» ASSIGNMENT
Repeat the entries that appear below, exactly and in full.
#### INPUT MATERIAL ####
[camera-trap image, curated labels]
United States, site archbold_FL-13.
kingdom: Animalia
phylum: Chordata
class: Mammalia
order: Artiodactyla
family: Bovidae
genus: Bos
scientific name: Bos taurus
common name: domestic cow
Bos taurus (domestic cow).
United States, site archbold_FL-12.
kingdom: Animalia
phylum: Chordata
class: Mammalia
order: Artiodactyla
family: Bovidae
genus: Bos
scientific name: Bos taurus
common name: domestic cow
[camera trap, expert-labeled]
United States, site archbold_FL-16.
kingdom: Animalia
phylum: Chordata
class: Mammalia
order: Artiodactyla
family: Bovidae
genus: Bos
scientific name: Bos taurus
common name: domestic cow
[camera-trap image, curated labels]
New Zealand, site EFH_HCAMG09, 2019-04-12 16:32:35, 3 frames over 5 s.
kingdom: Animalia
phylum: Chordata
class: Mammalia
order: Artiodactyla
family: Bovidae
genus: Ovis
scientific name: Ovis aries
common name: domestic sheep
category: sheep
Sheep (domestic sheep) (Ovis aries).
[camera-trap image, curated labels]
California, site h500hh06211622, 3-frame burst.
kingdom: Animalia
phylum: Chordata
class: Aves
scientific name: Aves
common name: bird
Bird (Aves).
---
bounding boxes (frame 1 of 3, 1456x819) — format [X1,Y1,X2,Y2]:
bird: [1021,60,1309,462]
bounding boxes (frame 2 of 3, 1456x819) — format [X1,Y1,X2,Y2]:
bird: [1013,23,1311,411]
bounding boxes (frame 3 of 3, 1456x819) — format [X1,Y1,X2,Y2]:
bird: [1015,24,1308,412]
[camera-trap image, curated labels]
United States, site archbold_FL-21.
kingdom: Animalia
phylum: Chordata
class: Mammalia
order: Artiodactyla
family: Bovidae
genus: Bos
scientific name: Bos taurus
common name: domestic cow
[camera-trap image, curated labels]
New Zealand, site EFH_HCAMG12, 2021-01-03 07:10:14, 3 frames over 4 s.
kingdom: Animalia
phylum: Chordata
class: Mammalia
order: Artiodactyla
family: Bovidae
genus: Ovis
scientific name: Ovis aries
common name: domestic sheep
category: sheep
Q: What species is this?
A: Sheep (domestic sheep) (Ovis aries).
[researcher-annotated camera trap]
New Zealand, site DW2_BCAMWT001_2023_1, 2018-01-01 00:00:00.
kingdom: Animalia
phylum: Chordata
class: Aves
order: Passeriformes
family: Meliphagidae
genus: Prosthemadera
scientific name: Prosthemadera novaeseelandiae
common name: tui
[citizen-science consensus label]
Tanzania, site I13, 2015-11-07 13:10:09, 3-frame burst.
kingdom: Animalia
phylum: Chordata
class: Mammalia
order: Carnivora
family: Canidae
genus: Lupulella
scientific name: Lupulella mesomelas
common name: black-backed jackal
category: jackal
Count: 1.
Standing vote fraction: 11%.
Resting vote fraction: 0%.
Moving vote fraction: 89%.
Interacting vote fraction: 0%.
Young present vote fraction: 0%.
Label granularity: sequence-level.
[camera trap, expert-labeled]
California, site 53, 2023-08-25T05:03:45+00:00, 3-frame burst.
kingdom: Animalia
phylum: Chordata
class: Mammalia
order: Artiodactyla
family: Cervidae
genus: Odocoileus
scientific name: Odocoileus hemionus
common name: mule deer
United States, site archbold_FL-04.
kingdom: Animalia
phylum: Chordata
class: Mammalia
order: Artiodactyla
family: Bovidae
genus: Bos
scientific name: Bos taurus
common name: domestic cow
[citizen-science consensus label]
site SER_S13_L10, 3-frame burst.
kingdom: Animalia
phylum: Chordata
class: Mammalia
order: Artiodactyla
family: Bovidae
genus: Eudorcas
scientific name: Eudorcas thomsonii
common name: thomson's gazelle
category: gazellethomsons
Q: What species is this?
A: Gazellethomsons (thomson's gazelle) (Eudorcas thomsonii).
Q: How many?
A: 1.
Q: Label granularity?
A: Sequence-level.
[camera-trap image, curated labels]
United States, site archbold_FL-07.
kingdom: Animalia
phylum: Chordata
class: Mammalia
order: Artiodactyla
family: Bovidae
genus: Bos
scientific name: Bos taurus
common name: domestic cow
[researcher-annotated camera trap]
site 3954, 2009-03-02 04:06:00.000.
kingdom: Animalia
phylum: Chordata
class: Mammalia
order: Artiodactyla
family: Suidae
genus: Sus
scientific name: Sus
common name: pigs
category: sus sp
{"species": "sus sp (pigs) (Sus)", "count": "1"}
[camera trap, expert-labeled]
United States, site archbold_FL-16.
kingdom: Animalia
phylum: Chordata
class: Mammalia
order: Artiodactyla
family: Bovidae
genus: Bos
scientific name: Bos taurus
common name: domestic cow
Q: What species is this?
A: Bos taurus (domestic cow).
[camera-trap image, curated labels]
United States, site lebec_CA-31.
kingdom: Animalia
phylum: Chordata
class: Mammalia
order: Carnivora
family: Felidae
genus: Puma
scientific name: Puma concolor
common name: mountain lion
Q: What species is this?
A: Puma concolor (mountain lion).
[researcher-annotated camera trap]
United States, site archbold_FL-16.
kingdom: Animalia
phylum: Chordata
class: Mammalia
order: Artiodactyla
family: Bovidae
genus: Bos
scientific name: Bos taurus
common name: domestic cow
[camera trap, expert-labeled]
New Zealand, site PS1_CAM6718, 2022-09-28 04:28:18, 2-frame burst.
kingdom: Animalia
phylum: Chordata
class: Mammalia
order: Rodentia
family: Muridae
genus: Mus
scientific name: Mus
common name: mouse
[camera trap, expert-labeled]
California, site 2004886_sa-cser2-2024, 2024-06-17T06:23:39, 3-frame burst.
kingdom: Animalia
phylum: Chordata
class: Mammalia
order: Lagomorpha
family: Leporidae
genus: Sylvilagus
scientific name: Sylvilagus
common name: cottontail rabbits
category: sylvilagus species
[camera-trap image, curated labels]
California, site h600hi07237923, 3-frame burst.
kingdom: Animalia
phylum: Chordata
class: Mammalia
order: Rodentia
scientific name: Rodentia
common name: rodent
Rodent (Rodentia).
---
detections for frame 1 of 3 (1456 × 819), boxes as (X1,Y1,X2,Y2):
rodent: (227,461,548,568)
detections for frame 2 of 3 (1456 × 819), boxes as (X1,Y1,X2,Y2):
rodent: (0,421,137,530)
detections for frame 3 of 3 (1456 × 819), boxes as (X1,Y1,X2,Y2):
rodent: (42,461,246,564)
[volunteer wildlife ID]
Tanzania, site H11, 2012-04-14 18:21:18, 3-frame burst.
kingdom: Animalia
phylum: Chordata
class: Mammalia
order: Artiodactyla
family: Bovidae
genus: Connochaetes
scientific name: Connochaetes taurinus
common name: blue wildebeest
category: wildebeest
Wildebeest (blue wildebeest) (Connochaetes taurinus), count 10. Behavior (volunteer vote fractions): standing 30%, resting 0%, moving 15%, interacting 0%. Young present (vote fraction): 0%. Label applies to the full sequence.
####
» COMPLETED TASK
[camera-trap image, curated labels]
United States, site archbold_FL-13.
kingdom: Animalia
phylum: Chordata
class: Mammalia
order: Artiodactyla
family: Bovidae
genus: Bos
scientific name: Bos taurus
common name: domestic cow
Bos taurus (domestic cow).
United States, site archbold_FL-12.
kingdom: Animalia
phylum: Chordata
class: Mammalia
order: Artiodactyla
family: Bovidae
genus: Bos
scientific name: Bos taurus
common name: domestic cow
[camera trap, expert-labeled]
United States, site archbold_FL-16.
kingdom: Animalia
phylum: Chordata
class: Mammalia
order: Artiodactyla
family: Bovidae
genus: Bos
scientific name: Bos taurus
common name: domestic cow
[camera-trap image, curated labels]
New Zealand, site EFH_HCAMG09, 2019-04-12 16:32:35, 3 frames over 5 s.
kingdom: Animalia
phylum: Chordata
class: Mammalia
order: Artiodactyla
family: Bovidae
genus: Ovis
scientific name: Ovis aries
common name: domestic sheep
category: sheep
Sheep (domestic sheep) (Ovis aries).
[camera-trap image, curated labels]
California, site h500hh06211622, 3-frame burst.
kingdom: Animalia
phylum: Chordata
class: Aves
scientific name: Aves
common name: bird
Bird (Aves).
---
bounding boxes (frame 1 of 3, 1456x819) — format [X1,Y1,X2,Y2]:
bird: [1021,60,1309,462]
bounding boxes (frame 2 of 3, 1456x819) — format [X1,Y1,X2,Y2]:
bird: [1013,23,1311,411]
bounding boxes (frame 3 of 3, 1456x819) — format [X1,Y1,X2,Y2]:
bird: [1015,24,1308,412]
[camera-trap image, curated labels]
United States, site archbold_FL-21.
kingdom: Animalia
phylum: Chordata
class: Mammalia
order: Artiodactyla
family: Bovidae
genus: Bos
scientific name: Bos taurus
common name: domestic cow
[camera-trap image, curated labels]
New Zealand, site EFH_HCAMG12, 2021-01-03 07:10:14, 3 frames over 4 s.
kingdom: Animalia
phylum: Chordata
class: Mammalia
order: Artiodactyla
family: Bovidae
genus: Ovis
scientific name: Ovis aries
common name: domestic sheep
category: sheep
Q: What species is this?
A: Sheep (domestic sheep) (Ovis aries).
[researcher-annotated camera trap]
New Zealand, site DW2_BCAMWT001_2023_1, 2018-01-01 00:00:00.
kingdom: Animalia
phylum: Chordata
class: Aves
order: Passeriformes
family: Meliphagidae
genus: Prosthemadera
scientific name: Prosthemadera novaeseelandiae
common name: tui
[citizen-science consensus label]
Tanzania, site I13, 2015-11-07 13:10:09, 3-frame burst.
kingdom: Animalia
phylum: Chordata
class: Mammalia
order: Carnivora
family: Canidae
genus: Lupulella
scientific name: Lupulella mesomelas
common name: black-backed jackal
category: jackal
Count: 1.
Standing vote fraction: 11%.
Resting vote fraction: 0%.
Moving vote fraction: 89%.
Interacting vote fraction: 0%.
Young present vote fraction: 0%.
Label granularity: sequence-level.
[camera trap, expert-labeled]
California, site 53, 2023-08-25T05:03:45+00:00, 3-frame burst.
kingdom: Animalia
phylum: Chordata
class: Mammalia
order: Artiodactyla
family: Cervidae
genus: Odocoileus
scientific name: Odocoileus hemionus
common name: mule deer
United States, site archbold_FL-04.
kingdom: Animalia
phylum: Chordata
class: Mammalia
order: Artiodactyla
family: Bovidae
genus: Bos
scientific name: Bos taurus
common name: domestic cow
[citizen-science consensus label]
site SER_S13_L10, 3-frame burst.
kingdom: Animalia
phylum: Chordata
class: Mammalia
order: Artiodactyla
family: Bovidae
genus: Eudorcas
scientific name: Eudorcas thomsonii
common name: thomson's gazelle
category: gazellethomsons
Q: What species is this?
A: Gazellethomsons (thomson's gazelle) (Eudorcas thomsonii).
Q: How many?
A: 1.
Q: Label granularity?
A: Sequence-level.
[camera-trap image, curated labels]
United States, site archbold_FL-07.
kingdom: Animalia
phylum: Chordata
class: Mammalia
order: Artiodactyla
family: Bovidae
genus: Bos
scientific name: Bos taurus
common name: domestic cow
[researcher-annotated camera trap]
site 3954, 2009-03-02 04:06:00.000.
kingdom: Animalia
phylum: Chordata
class: Mammalia
order: Artiodactyla
family: Suidae
genus: Sus
scientific name: Sus
common name: pigs
category: sus sp
{"species": "sus sp (pigs) (Sus)", "count": "1"}
[camera trap, expert-labeled]
United States, site archbold_FL-16.
kingdom: Animalia
phylum: Chordata
class: Mammalia
order: Artiodactyla
family: Bovidae
genus: Bos
scientific name: Bos taurus
common name: domestic cow
Q: What species is this?
A: Bos taurus (domestic cow).
[camera-trap image, curated labels]
United States, site lebec_CA-31.
kingdom: Animalia
phylum: Chordata
class: Mammalia
order: Carnivora
family: Felidae
genus: Puma
scientific name: Puma concolor
common name: mountain lion
Q: What species is this?
A: Puma concolor (mountain lion).
[researcher-annotated camera trap]
United States, site archbold_FL-16.
kingdom: Animalia
phylum: Chordata
class: Mammalia
order: Artiodactyla
family: Bovidae
genus: Bos
scientific name: Bos taurus
common name: domestic cow
[camera trap, expert-labeled]
New Zealand, site PS1_CAM6718, 2022-09-28 04:28:18, 2-frame burst.
kingdom: Animalia
phylum: Chordata
class: Mammalia
order: Rodentia
family: Muridae
genus: Mus
scientific name: Mus
common name: mouse
[camera trap, expert-labeled]
California, site 2004886_sa-cser2-2024, 2024-06-17T06:23:39, 3-frame burst.
kingdom: Animalia
phylum: Chordata
class: Mammalia
order: Lagomorpha
family: Leporidae
genus: Sylvilagus
scientific name: Sylvilagus
common name: cottontail rabbits
category: sylvilagus species
[camera-trap image, curated labels]
California, site h600hi07237923, 3-frame burst.
kingdom: Animalia
phylum: Chordata
class: Mammalia
order: Rodentia
scientific name: Rodentia
common name: rodent
Rodent (Rodentia).
---
detections for frame 1 of 3 (1456 × 819), boxes as (X1,Y1,X2,Y2):
rodent: (227,461,548,568)
detections for frame 2 of 3 (1456 × 819), boxes as (X1,Y1,X2,Y2):
rodent: (0,421,137,530)
detections for frame 3 of 3 (1456 × 819), boxes as (X1,Y1,X2,Y2):
rodent: (42,461,246,564)
[volunteer wildlife ID]
Tanzania, site H11, 2012-04-14 18:21:18, 3-frame burst.
kingdom: Animalia
phylum: Chordata
class: Mammalia
order: Artiodactyla
family: Bovidae
genus: Connochaetes
scientific name: Connochaetes taurinus
common name: blue wildebeest
category: wildebeest
Wildebeest (blue wildebeest) (Connochaetes taurinus), count 10. Behavior (volunteer vote fractions): standing 30%, resting 0%, moving 15%, interacting 0%. Young present (vote fraction): 0%. Label applies to the full sequence.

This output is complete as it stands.